What to produce » Select every line in the listing that contains the word "regions" and copy each one.

*-*-*

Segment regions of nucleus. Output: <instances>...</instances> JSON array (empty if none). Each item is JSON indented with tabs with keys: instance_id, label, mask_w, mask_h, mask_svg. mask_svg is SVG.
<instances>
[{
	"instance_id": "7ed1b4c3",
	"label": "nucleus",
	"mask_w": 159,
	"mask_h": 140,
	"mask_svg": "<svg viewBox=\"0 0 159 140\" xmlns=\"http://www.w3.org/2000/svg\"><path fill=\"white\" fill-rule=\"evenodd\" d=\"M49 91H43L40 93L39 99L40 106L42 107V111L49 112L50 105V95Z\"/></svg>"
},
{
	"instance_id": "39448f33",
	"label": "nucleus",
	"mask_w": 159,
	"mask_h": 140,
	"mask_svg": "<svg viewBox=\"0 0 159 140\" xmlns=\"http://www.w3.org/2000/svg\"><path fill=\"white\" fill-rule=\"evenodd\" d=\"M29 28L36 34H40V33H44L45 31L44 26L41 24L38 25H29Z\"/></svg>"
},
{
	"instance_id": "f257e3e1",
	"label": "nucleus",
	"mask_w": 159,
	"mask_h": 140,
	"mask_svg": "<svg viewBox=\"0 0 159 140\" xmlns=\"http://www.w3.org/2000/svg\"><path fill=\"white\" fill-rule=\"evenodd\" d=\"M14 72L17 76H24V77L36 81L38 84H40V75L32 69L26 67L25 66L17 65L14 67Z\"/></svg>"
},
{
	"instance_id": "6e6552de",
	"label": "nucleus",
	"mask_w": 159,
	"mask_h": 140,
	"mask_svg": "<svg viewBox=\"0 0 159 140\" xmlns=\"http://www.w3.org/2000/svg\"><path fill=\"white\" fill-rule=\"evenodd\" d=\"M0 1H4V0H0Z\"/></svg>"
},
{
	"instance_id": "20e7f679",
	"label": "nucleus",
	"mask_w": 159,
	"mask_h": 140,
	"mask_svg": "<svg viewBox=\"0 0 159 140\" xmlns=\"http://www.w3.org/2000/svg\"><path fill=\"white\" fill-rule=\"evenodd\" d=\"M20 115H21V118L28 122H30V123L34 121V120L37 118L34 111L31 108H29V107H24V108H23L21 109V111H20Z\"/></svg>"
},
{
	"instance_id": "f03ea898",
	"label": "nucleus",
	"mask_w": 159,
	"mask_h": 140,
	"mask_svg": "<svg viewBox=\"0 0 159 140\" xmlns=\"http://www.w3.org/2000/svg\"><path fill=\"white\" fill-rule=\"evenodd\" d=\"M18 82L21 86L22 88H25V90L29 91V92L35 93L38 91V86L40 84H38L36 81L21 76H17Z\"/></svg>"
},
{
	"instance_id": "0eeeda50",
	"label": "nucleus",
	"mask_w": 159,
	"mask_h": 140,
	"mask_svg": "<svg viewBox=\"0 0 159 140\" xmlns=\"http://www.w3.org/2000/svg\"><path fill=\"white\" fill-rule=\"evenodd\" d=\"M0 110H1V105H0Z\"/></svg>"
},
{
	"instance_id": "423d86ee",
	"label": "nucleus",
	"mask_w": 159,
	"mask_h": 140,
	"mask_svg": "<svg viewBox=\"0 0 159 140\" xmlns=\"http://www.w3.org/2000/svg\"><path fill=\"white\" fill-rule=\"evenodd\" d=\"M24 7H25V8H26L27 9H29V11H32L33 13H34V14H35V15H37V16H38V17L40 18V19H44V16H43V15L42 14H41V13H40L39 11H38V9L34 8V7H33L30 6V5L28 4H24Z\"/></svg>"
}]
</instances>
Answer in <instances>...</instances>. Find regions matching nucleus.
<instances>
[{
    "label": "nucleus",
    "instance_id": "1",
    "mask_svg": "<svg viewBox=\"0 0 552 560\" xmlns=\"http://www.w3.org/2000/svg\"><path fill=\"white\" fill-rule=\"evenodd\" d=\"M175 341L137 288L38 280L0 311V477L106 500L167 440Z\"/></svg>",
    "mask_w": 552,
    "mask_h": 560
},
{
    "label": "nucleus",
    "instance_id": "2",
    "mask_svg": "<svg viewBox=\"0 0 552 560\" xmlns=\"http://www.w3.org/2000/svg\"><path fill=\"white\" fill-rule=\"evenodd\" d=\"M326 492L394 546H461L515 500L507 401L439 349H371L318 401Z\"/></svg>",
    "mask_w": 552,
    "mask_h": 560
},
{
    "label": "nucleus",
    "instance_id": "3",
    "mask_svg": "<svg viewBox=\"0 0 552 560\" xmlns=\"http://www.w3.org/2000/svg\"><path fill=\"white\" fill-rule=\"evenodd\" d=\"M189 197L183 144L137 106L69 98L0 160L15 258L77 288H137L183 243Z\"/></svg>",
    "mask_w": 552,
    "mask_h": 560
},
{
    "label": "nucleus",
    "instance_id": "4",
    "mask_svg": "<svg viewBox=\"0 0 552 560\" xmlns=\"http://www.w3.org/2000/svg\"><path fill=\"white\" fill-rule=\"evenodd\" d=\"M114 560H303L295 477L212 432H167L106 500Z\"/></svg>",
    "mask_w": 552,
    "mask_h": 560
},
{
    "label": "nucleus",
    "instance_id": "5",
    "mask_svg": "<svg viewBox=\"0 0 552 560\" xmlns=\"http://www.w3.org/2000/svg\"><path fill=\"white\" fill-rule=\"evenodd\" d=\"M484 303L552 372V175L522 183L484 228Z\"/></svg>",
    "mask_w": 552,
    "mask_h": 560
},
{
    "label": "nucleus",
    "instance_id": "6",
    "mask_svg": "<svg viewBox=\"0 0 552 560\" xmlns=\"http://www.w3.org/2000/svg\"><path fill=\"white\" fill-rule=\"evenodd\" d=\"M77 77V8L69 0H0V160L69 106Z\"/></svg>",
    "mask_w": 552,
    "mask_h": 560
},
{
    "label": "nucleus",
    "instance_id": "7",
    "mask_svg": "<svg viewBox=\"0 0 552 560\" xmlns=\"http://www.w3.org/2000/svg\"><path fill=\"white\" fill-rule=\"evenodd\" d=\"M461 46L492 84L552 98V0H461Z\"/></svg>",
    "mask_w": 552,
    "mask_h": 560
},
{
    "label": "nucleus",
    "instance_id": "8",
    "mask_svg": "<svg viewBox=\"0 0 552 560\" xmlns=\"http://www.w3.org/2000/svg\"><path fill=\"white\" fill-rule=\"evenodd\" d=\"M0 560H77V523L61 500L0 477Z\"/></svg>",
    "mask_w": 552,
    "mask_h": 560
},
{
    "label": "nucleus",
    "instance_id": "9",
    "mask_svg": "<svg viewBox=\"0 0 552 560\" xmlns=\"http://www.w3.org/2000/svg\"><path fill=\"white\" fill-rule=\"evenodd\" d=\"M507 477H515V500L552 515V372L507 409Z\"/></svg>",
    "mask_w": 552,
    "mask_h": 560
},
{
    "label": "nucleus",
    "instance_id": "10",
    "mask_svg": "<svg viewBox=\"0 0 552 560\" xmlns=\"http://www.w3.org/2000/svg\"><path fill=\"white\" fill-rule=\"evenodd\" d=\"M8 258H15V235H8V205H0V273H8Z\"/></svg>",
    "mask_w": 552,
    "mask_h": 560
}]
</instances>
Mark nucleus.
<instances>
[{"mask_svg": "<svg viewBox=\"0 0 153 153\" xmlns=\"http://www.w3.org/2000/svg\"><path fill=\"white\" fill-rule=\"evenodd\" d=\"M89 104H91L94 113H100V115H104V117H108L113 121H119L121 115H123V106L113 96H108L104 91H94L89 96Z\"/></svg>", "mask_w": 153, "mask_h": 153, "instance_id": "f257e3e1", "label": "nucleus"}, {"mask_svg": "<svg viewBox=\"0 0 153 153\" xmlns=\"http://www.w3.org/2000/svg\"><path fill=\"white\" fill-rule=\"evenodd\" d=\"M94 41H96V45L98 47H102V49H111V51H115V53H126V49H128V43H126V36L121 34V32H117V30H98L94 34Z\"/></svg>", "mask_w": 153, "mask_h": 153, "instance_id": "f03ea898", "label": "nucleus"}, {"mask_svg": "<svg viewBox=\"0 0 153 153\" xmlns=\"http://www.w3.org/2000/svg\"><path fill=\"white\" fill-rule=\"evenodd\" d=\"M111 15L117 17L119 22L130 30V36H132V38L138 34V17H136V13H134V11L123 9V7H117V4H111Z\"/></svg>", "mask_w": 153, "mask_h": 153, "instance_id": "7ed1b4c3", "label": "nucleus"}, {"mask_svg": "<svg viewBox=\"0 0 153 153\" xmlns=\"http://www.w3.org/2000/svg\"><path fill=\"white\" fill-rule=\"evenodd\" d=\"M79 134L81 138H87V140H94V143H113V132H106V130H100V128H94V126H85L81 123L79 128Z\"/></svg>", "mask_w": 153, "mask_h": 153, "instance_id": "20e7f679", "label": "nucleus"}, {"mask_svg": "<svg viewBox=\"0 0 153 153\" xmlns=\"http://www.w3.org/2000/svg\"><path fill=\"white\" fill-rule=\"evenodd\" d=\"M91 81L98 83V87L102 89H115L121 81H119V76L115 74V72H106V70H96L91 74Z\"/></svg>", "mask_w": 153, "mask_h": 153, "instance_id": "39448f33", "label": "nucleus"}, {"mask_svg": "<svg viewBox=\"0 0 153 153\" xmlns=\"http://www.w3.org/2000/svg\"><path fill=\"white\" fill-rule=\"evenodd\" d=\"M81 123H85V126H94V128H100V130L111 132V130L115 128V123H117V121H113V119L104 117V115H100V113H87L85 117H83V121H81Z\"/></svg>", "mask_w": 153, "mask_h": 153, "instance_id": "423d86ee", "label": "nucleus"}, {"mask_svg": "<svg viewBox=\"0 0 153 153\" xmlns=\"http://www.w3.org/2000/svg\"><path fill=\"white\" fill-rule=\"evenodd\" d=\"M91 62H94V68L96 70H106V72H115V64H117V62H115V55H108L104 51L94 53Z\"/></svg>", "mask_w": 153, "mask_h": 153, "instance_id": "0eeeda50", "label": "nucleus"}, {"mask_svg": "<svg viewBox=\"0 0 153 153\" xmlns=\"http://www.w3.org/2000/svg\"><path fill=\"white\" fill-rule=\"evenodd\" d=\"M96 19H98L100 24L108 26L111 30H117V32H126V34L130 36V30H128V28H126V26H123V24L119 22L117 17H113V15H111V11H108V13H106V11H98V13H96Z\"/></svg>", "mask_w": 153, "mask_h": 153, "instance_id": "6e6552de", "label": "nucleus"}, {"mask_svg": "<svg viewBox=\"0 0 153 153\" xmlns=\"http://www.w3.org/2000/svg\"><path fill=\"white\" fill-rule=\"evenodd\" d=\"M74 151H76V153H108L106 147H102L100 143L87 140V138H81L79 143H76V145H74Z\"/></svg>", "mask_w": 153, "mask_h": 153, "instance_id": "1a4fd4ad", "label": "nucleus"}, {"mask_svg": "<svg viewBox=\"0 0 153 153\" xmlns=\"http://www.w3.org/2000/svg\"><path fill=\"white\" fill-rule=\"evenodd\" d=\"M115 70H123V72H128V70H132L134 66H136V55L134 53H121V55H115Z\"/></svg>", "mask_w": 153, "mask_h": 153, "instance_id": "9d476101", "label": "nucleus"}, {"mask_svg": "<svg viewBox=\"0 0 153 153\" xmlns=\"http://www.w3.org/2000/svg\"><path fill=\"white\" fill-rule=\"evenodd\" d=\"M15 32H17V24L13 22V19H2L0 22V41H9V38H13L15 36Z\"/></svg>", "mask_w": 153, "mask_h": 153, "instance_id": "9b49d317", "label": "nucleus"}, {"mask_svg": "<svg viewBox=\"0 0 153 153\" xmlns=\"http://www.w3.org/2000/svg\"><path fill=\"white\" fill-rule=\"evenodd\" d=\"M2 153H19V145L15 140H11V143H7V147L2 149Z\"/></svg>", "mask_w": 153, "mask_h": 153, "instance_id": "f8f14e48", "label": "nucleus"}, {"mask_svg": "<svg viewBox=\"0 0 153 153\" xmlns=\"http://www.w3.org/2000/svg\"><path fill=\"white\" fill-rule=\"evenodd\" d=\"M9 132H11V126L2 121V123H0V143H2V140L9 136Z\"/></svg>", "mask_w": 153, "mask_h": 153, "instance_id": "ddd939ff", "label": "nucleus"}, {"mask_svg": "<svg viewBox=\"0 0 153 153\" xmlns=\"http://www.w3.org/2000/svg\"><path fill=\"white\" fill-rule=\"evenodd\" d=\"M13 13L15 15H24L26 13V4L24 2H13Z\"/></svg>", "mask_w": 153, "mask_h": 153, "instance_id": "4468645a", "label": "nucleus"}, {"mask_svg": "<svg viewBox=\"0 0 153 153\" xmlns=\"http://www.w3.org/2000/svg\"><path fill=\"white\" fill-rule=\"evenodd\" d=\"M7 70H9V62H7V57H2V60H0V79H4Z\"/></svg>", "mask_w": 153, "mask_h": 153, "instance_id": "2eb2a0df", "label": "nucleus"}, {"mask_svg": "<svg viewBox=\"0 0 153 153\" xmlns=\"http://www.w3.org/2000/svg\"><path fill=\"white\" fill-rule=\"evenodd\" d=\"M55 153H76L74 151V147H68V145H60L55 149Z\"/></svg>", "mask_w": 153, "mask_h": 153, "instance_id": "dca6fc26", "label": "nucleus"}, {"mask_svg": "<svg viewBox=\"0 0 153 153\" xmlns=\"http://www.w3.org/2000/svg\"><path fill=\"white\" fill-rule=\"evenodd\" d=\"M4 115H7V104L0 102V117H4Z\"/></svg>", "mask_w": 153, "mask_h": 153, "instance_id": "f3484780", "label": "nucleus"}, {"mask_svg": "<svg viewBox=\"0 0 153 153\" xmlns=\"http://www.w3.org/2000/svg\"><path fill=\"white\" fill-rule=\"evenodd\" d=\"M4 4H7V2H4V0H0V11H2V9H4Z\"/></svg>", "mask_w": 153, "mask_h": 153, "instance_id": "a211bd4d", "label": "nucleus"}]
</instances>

*-*-*

Answer to this task »
Segment regions of nucleus. Output: <instances>...</instances> JSON array (empty if none). Each item is JSON indented with tabs with keys: instance_id, label, mask_w, mask_h, mask_svg. mask_svg is SVG.
Answer in <instances>...</instances>. Find regions matching nucleus.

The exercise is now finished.